◆ What you are asked to do: From the entries that follow, list every line in which the string "labeled" appears.

++++ The data ++++

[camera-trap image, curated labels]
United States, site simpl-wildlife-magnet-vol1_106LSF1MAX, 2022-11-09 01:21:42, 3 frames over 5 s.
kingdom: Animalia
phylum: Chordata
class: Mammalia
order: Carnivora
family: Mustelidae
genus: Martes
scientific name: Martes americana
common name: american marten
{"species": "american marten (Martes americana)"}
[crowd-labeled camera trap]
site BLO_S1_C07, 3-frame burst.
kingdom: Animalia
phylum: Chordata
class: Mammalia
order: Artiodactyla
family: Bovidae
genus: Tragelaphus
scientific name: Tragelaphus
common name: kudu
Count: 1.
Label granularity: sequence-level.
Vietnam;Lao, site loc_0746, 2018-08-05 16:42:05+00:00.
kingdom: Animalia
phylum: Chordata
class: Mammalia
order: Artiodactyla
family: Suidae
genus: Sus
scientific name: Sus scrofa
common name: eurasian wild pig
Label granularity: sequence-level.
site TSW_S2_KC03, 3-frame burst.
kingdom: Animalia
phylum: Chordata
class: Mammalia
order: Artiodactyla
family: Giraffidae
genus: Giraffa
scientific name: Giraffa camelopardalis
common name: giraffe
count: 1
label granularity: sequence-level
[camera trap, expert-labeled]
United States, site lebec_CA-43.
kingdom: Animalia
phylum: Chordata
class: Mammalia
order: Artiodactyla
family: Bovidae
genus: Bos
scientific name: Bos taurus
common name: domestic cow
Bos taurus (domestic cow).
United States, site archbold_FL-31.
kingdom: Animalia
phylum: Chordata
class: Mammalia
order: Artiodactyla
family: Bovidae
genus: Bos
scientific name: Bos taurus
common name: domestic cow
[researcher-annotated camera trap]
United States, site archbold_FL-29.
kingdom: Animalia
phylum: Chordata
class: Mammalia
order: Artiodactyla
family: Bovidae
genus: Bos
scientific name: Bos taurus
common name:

++++

◆ Problem solution:
[crowd-labeled camera trap]
[camera trap, expert-labeled]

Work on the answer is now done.